AIM OF THE EXERCISE
Please restate the records below verbatim, omitting every image they hold.

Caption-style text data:

--

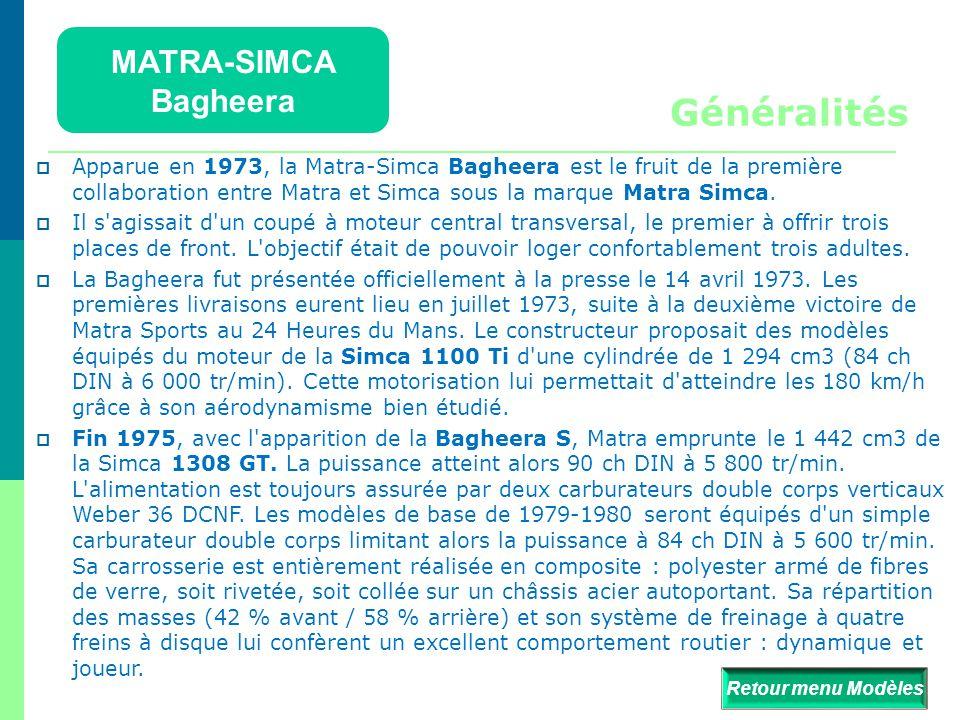 Généralités MATRA-SIMCA Bagheera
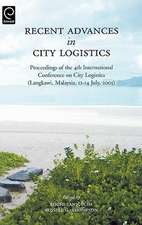 Recent Advances in City Logistics: Proceedings of the 4th International Conference on City Logistics (Langkawi, Malaysia, 12-14 July, 2005)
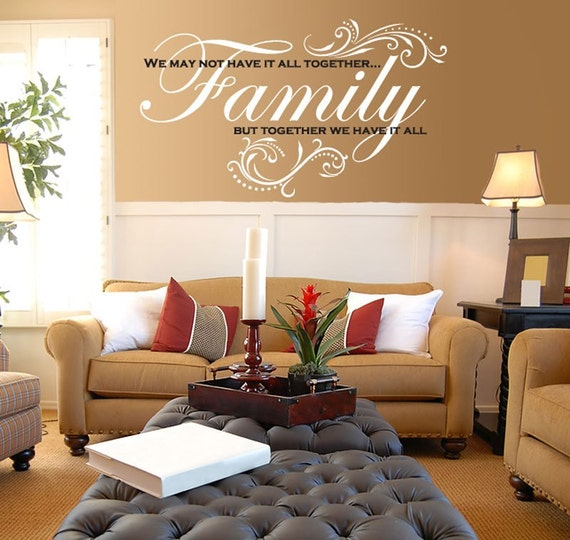 Vinyl Wall Decal - Family - We may not have it all together but together we have it all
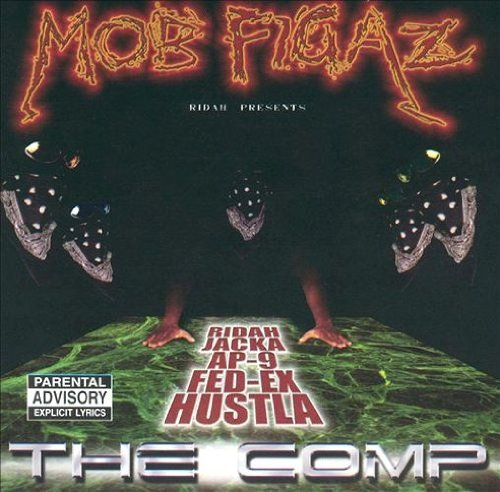 Mob Figaz Comp Explicit Version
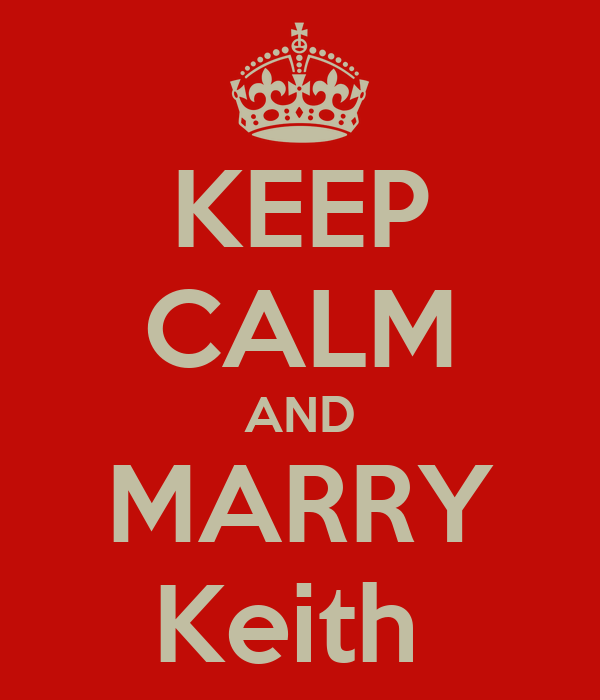 KEEP CALM AND MARRY Keith
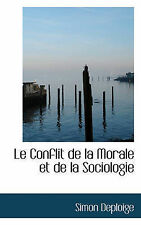 Le Conflit de la Morale et de la Sociologie (French Edition) by Simon Deploige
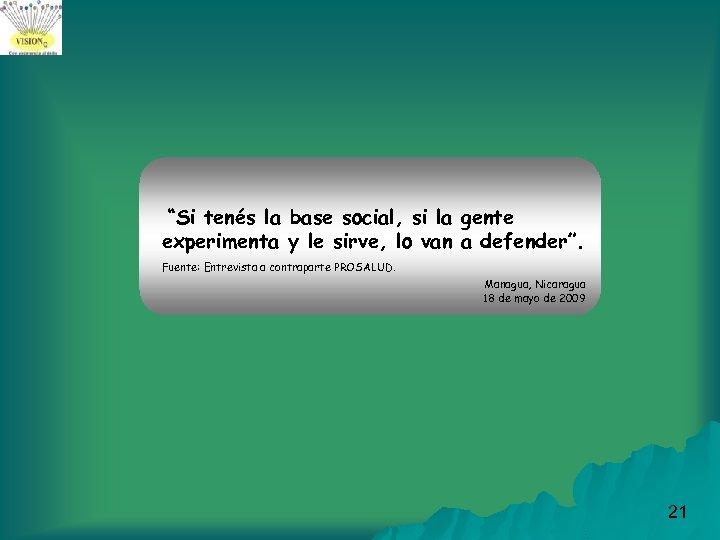 """""""Si tenés la base social, si la gente experimenta y le sirve, lo van"""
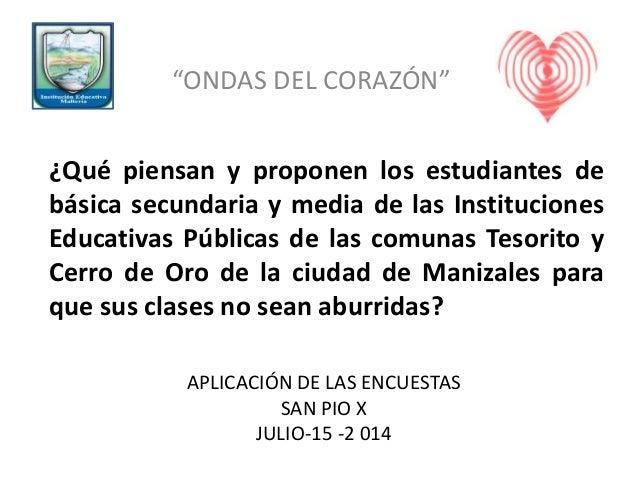 """APLICACIÓN DE LAS ENCUESTAS SAN PIO X JULIO-15 -2 014 """"ONDAS DEL CORAZÓN"""" ¿Qué piensan y proponen los estudiantes de básic..."""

--

RESPONSE
 Généralités MATRA-SIMCA Bagheera
 Recent Advances in City Logistics: Proceedings of the 4th International Conference on City Logistics (Langkawi, Malaysia, 12-14 July, 2005)
 Vinyl Wall Decal - Family - We may not have it all together but together we have it all
 Mob Figaz Comp Explicit Version
 KEEP CALM AND MARRY Keith
 Le Conflit de la Morale et de la Sociologie (French Edition) by Simon Deploige
 """""""Si tenés la base social, si la gente experimenta y le sirve, lo van"""
 """APLICACIÓN DE LAS ENCUESTAS SAN PIO X JULIO-15 -2 014 """"ONDAS DEL CORAZÓN"""" ¿Qué piensan y proponen los estudiantes de básic..."""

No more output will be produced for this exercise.